When Evil Speaks the Truth

Remember Tareq Aziz, the senior official in Saddam Hussein’s regime who frequently spoke on its behalf to Western audiences? He will soon stand trial in Baghdad, alongside Saddam and other former henchmen. As a mouthpiece for the most brutal regime anywhere in recent history, he deserves no pity.

But consider this: He frequently spoke the plain truth, and if we had listened to him more carefully, we might have saved ourselves a lot of trouble and tragedy in Iraq.

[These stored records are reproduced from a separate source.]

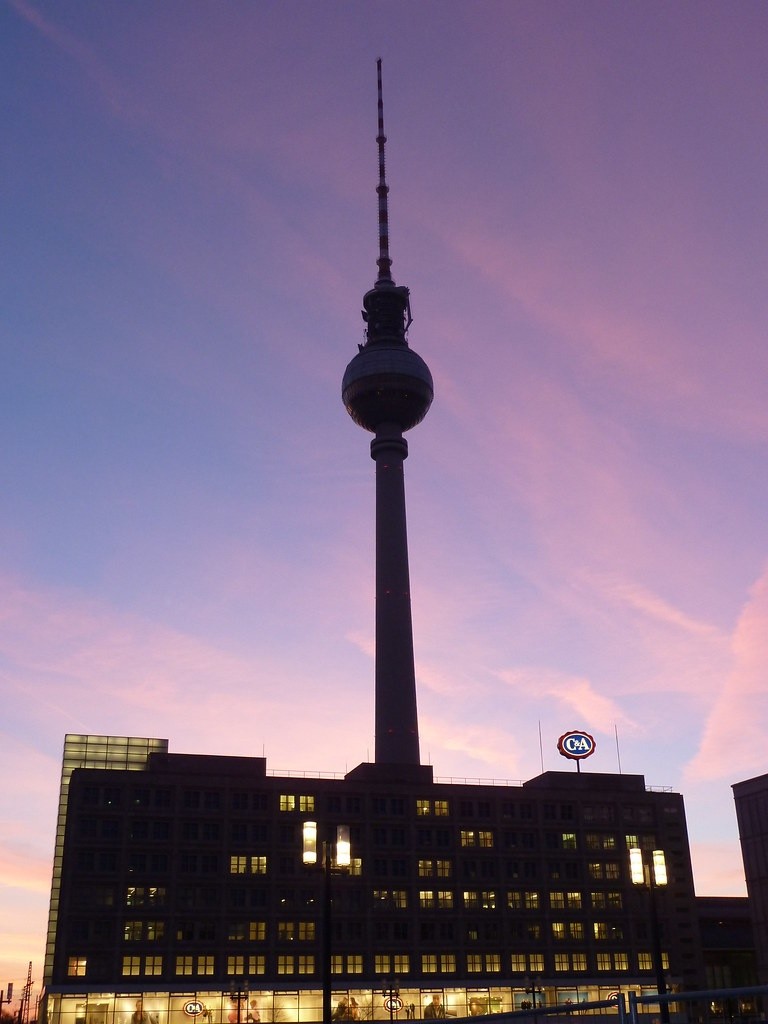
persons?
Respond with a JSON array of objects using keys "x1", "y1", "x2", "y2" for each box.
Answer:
[
  {"x1": 423, "y1": 993, "x2": 447, "y2": 1019},
  {"x1": 581, "y1": 998, "x2": 587, "y2": 1014},
  {"x1": 405, "y1": 1003, "x2": 415, "y2": 1019},
  {"x1": 129, "y1": 1000, "x2": 158, "y2": 1023},
  {"x1": 332, "y1": 996, "x2": 363, "y2": 1021},
  {"x1": 244, "y1": 1000, "x2": 261, "y2": 1024},
  {"x1": 565, "y1": 998, "x2": 573, "y2": 1014}
]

Aziz has long been my favorite “Bolshevik.” His excellent English and methodical presentation enabled him to explain Baathist thinking, essentially the Arab version of a dictatorial secular “socialist” doctrine, cogently to the uninitiated. Apparently because the Christian and Westernized Aziz appeared to be credible, Saddam — who regularly rotated him between high-level positions — seems to have used him to relay important messages to the world at critical moments.

This first became apparent to me in January 1991. Aziz, then foreign minister, was sent by Saddam to Geneva to meet with American Secretary of State James Baker in a last-minute attempt to forestall the American-led invasion of Iraqi-occupied Kuwait. That abortive meeting was followed by a press conference at which The Jerusalem Post’s David Makovsky stood up and asked Aziz if Iraq was planning to attack Israel. “If the U.S. attacks us,” Aziz declared slowly and methodically, “we will respond by attacking Israel.”

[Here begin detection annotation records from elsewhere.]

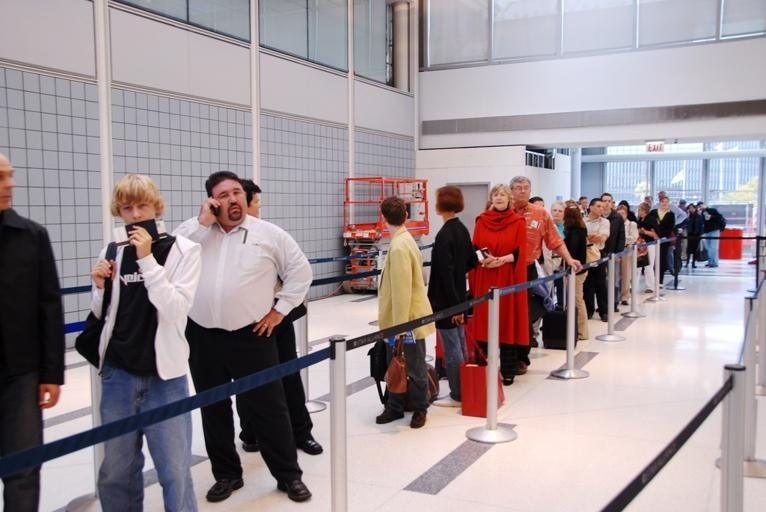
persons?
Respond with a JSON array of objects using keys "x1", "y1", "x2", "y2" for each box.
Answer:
[
  {"x1": 373, "y1": 194, "x2": 437, "y2": 430},
  {"x1": 427, "y1": 182, "x2": 481, "y2": 408},
  {"x1": 73, "y1": 172, "x2": 204, "y2": 511},
  {"x1": 171, "y1": 170, "x2": 313, "y2": 502},
  {"x1": 236, "y1": 174, "x2": 327, "y2": 456},
  {"x1": 508, "y1": 176, "x2": 721, "y2": 375},
  {"x1": 468, "y1": 183, "x2": 531, "y2": 387}
]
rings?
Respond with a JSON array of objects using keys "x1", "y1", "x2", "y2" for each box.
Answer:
[{"x1": 263, "y1": 322, "x2": 268, "y2": 327}]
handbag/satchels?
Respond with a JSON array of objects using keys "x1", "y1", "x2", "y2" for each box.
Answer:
[
  {"x1": 694, "y1": 246, "x2": 710, "y2": 261},
  {"x1": 461, "y1": 353, "x2": 505, "y2": 419},
  {"x1": 382, "y1": 350, "x2": 410, "y2": 395},
  {"x1": 393, "y1": 357, "x2": 442, "y2": 410},
  {"x1": 74, "y1": 310, "x2": 104, "y2": 372}
]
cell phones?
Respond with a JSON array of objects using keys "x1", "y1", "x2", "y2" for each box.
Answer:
[{"x1": 211, "y1": 205, "x2": 220, "y2": 216}]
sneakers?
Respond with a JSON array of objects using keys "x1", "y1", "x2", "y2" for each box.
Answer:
[
  {"x1": 430, "y1": 391, "x2": 469, "y2": 409},
  {"x1": 375, "y1": 404, "x2": 404, "y2": 424},
  {"x1": 410, "y1": 408, "x2": 427, "y2": 429},
  {"x1": 502, "y1": 358, "x2": 529, "y2": 385},
  {"x1": 584, "y1": 295, "x2": 630, "y2": 321}
]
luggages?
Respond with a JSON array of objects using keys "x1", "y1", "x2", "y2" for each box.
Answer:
[{"x1": 541, "y1": 304, "x2": 580, "y2": 351}]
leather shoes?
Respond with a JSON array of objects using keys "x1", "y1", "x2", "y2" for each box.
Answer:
[
  {"x1": 205, "y1": 472, "x2": 245, "y2": 503},
  {"x1": 242, "y1": 434, "x2": 260, "y2": 453},
  {"x1": 294, "y1": 434, "x2": 325, "y2": 454},
  {"x1": 276, "y1": 476, "x2": 313, "y2": 503}
]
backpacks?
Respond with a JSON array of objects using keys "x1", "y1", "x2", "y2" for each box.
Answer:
[{"x1": 720, "y1": 216, "x2": 726, "y2": 231}]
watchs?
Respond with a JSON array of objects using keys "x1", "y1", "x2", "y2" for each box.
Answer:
[{"x1": 0, "y1": 152, "x2": 68, "y2": 512}]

At the time, there was considerable controversy within Israeli, American and other intelligence circles over the question of Saddam’s possible intentions toward Israel. “Would he or wouldn’t he attack us” was the topic of every news and talk show in Israel, with the pundits generally split in their views. I recall watching Aziz’s performance in Geneva live on television and saying to myself: “That settles the argument. I believe this guy. He has no reason to lie; he knows that by threatening Israel he won’t deter the Americans from attacking Iraq. He sounds credible.”

Needless to say, Aziz’s prediction of coming events in 1991 was accurate. In the course of the first Gulf war, Iraq fired some 41 missiles at Israel.

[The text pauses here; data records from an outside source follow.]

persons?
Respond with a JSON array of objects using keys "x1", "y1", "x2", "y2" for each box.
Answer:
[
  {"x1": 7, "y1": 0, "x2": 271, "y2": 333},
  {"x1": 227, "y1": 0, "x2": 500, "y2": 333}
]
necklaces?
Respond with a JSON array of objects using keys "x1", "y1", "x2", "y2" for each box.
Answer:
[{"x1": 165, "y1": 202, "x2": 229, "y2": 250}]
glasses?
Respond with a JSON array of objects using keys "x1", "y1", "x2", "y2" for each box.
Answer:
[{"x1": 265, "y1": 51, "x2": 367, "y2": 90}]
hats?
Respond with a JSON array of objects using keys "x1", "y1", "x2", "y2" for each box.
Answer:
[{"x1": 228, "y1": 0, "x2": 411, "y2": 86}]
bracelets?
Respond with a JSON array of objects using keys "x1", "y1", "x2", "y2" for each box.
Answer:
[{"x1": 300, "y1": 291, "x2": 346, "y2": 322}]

I recalled this 1991 performance when, in the countdown to the March 2003 American attack on Iraq, Aziz, now deputy prime minister, repeatedly stated to the Western media that Iraq had no weapons of mass destruction and no missiles. “We destroyed them all in compliance with international demands,” he claimed. Once again, his presentation was measured and methodical. Once again, he turned out to be right, this time in the face of massive claims to the contrary — claims that launched a war many in America are beginning to regret.

Indeed, Aziz’s studied denials of Iraqi weapons of mass destruction were practically the only factor that caused me, at the time, to question the veracity of assessments by the Israeli, American, British and even French intelligence services to the effect that Saddam continued to possess chemical and biological weapons and had restarted his nuclear weapons program, and that he could still launch a missile or two against Israel.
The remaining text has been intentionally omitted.